*What to produce:* Using the entries below, output exactly the line containing "From the camera's" and all lines that follow it to the end.
— Start of Records —
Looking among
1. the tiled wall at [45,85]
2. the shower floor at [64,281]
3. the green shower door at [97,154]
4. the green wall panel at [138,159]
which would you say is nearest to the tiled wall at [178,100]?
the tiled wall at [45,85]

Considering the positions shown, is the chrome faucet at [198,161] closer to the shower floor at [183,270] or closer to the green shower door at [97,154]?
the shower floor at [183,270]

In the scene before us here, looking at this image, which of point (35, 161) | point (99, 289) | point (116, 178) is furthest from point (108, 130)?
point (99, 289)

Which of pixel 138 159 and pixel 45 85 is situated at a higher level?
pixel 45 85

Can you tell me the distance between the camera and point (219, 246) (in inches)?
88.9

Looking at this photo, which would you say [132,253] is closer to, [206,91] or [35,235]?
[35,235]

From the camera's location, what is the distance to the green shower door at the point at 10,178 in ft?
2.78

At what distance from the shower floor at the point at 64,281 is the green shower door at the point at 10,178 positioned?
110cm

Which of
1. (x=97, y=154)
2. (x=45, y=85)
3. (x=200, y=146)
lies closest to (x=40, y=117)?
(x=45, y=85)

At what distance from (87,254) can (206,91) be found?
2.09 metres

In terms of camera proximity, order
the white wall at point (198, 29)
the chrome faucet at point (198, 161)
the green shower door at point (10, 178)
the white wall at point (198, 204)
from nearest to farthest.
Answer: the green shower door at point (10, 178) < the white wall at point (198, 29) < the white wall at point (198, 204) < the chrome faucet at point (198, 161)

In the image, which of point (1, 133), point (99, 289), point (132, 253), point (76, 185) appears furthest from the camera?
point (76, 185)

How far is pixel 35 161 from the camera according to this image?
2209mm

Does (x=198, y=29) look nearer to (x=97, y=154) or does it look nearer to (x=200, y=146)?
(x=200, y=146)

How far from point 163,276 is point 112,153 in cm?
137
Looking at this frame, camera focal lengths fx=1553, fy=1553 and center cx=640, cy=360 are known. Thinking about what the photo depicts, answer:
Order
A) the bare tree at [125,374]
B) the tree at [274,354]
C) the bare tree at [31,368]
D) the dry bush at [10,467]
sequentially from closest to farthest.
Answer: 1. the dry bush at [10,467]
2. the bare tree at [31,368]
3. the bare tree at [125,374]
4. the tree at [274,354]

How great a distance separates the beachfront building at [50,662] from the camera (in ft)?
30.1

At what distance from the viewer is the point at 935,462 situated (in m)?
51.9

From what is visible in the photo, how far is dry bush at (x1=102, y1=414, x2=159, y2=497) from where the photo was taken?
— End of Records —
*Full output:*
From the camera's location, what is the distance to the green shower door at the point at 10,178 in ft?
2.78

At what distance from the shower floor at the point at 64,281 is the green shower door at the point at 10,178 positioned?
110cm

Which of
1. (x=97, y=154)
2. (x=45, y=85)
3. (x=200, y=146)
lies closest to (x=40, y=117)?
(x=45, y=85)

At what distance from (87,254) can (206,91) be found?
2.09 metres

In terms of camera proximity, order
the white wall at point (198, 29)
the chrome faucet at point (198, 161)
the green shower door at point (10, 178)
the white wall at point (198, 204)
from nearest to farthest.
Answer: the green shower door at point (10, 178) < the white wall at point (198, 29) < the white wall at point (198, 204) < the chrome faucet at point (198, 161)

In the image, which of point (1, 133), point (99, 289), point (132, 253), point (76, 185) appears furthest from the camera?
point (76, 185)

How far is pixel 35 161 from the camera according to this image?
2209mm

Does (x=198, y=29) look nearer to (x=97, y=154) or does it look nearer to (x=200, y=146)?
(x=200, y=146)

How far from point 163,276 is point 112,153 in cm?
137
Looking at this frame, camera focal lengths fx=1553, fy=1553 and center cx=640, cy=360 are known. Thinking about what the photo depicts, answer:
Order
A) the bare tree at [125,374]
B) the tree at [274,354]
C) the bare tree at [31,368]
D) the dry bush at [10,467]
sequentially from closest to farthest.
Answer: 1. the dry bush at [10,467]
2. the bare tree at [31,368]
3. the bare tree at [125,374]
4. the tree at [274,354]

How great a distance separates the beachfront building at [50,662] from the camera (in ft)?
30.1

At what distance from the viewer is the point at 935,462 situated (in m)?
51.9

From what is visible in the photo, how far is dry bush at (x1=102, y1=414, x2=159, y2=497) from where the photo was taken?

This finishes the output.